▸ **Dokumen**:
==========

Derian menyebut, itu merupakan Langkah awal Ceria, dan RKEF masih memiliki target membangun empat jalur RKEF yang akan dibangun secara bertahap, dan juga akan membangun smelter dengan teknologi HPAL (High Pressure Acid Leaching) dan seluruh aktivitas industri CERIA berpedoman terhadap kaidah Environment, Social and Governance (ESG).
 
"Saat ini Ceria juga aktif untuk menerapkan IRMA (Initiative for Responsibility Mining Assurance), ini adalah cara Ceria untuk mengupgrade pola operasi untuk lebih memperhatikan aspek lingkungan dan sosial lebih detail lagi untuk mencegah bahaya-bahaya historis yang bisa terjadi lagi dan mencegah bahaya-bahaya yang akan terjadi," jelas dia.

==========

▸ **Data yang Diberikan**:
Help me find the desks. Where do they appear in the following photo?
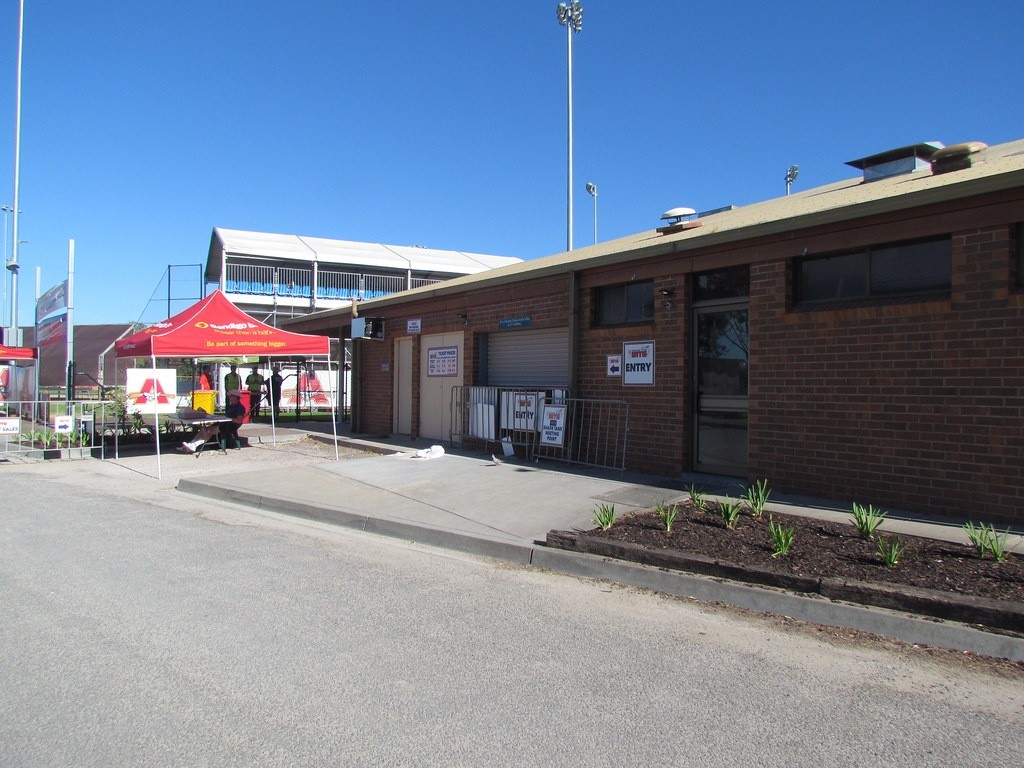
[182,416,231,458]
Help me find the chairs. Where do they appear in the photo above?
[222,422,241,449]
[225,279,395,302]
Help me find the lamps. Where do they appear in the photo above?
[456,313,465,319]
[660,289,670,297]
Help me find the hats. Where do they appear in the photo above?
[227,391,241,397]
[271,367,281,371]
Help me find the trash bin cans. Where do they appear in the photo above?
[189,390,218,417]
[227,390,251,424]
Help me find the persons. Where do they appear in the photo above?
[247,366,264,418]
[0,382,8,404]
[176,390,246,454]
[199,364,212,390]
[264,367,283,421]
[225,365,243,411]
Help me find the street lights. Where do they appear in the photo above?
[783,164,799,196]
[1,205,14,326]
[557,0,583,252]
[585,183,598,245]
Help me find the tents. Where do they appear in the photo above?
[0,346,40,422]
[115,289,339,480]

==========

▸ **Tugas Anda**: Tuliskan lanjutan teks tentang rencana smelter Ceria, mulai setelah kalimat terakhirnya.

▸ **Jawaban**:
Proyek fasilitas pemurnian bijih nikel milik Ceria merupakan proyek smelter Indonesia pertama yang didanai oleh perbankan nasional, yakni PT Bank Mandiri (Persero) Tbk. Menteri Arifin mengatakan ini adalah proyek pendanaan pertama yang dibiayai perbankan nasional, dan pemerintah terus berusaha memfasilitasi lembaga perbankan untuk mendanai proyek-proyek smelter maupun sektor energi lainnya.
 
"Ini mungkin project financing pertama yang dilakukan, nah ini masih banyak lagi national financial yang memang bisa kita lihat opportunity-nya dan didukung, nanti terutama juga untuk di migas. Karena pemerintah tengah menggenjot infrastruktur energi, selain juga program hilirisasi dalam pemrosesan sumber daya mineral kita," kata dia.
 
Pemerintah, sambungnya, memiliki visi untuk mendorong dan mempercepat proses hilirisasi. Penyelesaian sejumlah proyek hilirisasi tengah didorong agar dapat selesai pada waktu yang ditentukan, sehingga industri di Indonesia bisa tumbuh dan berkembang, serta akan meningkatkan nilai tambah dari produk turunan mineral.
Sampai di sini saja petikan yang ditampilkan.